See Merging back to master for next steps.

Merging back to master

  1. The goal on the bulk branch is to get all workers successfully passing, such that there is nothing to do in the PR where bulk is merged into master. This may require adding recipes to the build-fail-blacklist to skip building them.

  2. Merge the master branch into the bulk branch, dealing with any conflicts as needed.

  3. Merge the bulk branch into the master branch.

  4. Ensure that bioconda-common/common.sh points to the same version of bioconda-utils that the bulk branch has been using.

  5. Compile a list of packages that have been skipped or blacklisted during the bulk migration, and open a new issue to ask for help from the community.

Notes on working with bulk branch

Some unordered notes on working with the bulk branch:

  • Remember that successfully-built packages are immediately pushed to Anaconda.

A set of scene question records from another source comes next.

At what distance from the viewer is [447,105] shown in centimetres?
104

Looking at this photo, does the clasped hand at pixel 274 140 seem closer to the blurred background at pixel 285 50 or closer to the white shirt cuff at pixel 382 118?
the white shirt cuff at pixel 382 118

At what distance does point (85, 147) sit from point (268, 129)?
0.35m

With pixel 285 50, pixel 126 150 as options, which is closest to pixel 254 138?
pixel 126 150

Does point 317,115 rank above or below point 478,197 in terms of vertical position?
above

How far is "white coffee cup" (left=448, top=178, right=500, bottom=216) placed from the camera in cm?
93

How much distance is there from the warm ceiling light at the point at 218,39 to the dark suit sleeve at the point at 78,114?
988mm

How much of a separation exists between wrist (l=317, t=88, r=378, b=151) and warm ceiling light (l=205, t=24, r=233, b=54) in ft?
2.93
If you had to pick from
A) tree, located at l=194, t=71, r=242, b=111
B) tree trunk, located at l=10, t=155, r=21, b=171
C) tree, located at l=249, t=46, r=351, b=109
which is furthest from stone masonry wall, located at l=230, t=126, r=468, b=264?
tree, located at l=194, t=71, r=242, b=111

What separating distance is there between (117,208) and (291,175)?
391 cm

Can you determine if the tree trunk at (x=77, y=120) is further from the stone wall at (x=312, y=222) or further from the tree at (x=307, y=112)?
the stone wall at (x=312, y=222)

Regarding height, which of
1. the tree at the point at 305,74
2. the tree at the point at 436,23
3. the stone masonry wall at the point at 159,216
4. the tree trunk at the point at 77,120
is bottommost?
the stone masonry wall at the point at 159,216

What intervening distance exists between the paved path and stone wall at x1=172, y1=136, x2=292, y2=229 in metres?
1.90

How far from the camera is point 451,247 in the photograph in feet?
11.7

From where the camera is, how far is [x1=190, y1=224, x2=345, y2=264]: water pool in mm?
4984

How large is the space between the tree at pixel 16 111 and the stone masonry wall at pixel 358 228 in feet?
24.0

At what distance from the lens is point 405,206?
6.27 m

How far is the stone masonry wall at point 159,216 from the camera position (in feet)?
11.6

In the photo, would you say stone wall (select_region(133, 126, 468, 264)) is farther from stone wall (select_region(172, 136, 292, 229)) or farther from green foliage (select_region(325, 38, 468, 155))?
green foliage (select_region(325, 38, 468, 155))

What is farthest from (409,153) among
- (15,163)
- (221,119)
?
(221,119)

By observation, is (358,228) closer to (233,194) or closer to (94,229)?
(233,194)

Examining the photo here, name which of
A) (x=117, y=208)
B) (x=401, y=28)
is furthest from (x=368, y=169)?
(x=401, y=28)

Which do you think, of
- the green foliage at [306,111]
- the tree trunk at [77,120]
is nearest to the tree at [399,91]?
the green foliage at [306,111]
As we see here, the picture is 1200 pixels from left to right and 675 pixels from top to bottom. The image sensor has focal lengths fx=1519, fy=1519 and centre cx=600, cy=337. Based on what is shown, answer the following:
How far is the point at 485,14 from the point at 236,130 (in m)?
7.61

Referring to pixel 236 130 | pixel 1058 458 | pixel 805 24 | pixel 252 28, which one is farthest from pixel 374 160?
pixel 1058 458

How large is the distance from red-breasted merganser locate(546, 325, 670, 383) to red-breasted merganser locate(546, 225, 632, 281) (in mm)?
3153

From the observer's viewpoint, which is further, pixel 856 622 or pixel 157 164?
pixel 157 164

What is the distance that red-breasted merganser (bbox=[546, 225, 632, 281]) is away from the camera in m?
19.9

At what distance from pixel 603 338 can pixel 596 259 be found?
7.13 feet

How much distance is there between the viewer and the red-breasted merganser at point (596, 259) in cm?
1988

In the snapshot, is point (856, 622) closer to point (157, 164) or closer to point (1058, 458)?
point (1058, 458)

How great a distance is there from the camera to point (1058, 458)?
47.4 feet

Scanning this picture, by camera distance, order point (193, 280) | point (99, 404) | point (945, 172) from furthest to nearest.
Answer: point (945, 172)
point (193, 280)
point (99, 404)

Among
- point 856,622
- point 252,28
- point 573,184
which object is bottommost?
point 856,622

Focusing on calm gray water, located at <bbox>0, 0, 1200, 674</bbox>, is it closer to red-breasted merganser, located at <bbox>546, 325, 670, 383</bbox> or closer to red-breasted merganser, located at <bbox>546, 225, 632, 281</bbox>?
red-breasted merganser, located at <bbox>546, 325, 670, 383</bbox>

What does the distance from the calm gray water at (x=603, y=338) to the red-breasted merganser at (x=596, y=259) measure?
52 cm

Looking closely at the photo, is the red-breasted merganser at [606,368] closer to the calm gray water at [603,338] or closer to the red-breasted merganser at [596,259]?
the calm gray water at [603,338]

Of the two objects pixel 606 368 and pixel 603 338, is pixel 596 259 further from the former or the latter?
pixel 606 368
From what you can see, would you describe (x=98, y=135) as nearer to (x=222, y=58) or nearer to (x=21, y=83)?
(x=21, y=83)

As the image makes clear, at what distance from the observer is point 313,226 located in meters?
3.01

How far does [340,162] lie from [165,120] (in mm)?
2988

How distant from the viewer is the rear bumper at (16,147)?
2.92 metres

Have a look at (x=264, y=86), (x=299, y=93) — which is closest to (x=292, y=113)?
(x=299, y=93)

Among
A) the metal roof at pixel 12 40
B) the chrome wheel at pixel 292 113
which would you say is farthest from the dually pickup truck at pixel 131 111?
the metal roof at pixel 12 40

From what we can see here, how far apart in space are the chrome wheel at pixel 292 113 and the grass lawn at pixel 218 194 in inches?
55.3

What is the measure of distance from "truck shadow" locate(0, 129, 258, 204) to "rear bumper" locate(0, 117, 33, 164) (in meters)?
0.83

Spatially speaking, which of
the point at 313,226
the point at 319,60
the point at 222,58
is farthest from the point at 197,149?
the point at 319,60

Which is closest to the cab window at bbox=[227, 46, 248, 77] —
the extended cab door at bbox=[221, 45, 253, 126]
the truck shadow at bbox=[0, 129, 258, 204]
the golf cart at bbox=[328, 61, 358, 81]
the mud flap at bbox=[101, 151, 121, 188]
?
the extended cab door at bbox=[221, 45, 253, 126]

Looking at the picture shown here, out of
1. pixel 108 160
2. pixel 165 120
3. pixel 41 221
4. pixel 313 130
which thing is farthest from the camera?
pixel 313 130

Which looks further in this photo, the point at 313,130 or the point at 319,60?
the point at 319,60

  • You may want to coordinate the timing of fixes and pushes (say, via gitter). This is because the bulk branch has fail-fast: false set to allow parallel jobs to progress as much as possible. Multiple people pushing to bulk means that there is a risk of trying to build the same recipes multiple times. In such a case, only the first package will be actually uploaded and subsequent packages will a failure on the upload step. So there is no danger to the channel, it’s just poor use of CI resources.

  • The logs are awkward to read and hard to find exactly where failures occur. One way to do this is to go to the bottom where there is a report of which packages failed. This report is shown when a bulk job goes to completion (rather than timing out). Then search for that package backwards through the log. You can also look for the broad structure of the log: recipes with nothing to do will be reported in a short stanza, so you can use those as structural markers to indicate where there’s no useful log info.

  • Instead of using the search functionality in the CI logs, download the raw log (from gear menu at top right) to use your browser search functionality, which is often much easier to use (for example, Chrome shows occurrences of search term throughout the document in the scrollbar, which makes digging for the actual error a lot easier).

  • You may see a lot of output for Python packages in particular. This is because for bioconda-utils to figure out whether it needs to build the package, it needs to know what the hash is for the package. This in turn requires figuring out all the dependencies to see which of them are pinned and then using those to calculate a hash. So it may appear that it’s doing a lot of work for packages that don’t need to be rebuilt, but that work needs to be done simply to figure out if a rebuild is needed, and so this is expected.

  • The bulk runs take place on GitHub Actions, and the configuration is in .github/workflows/Bulk.yml.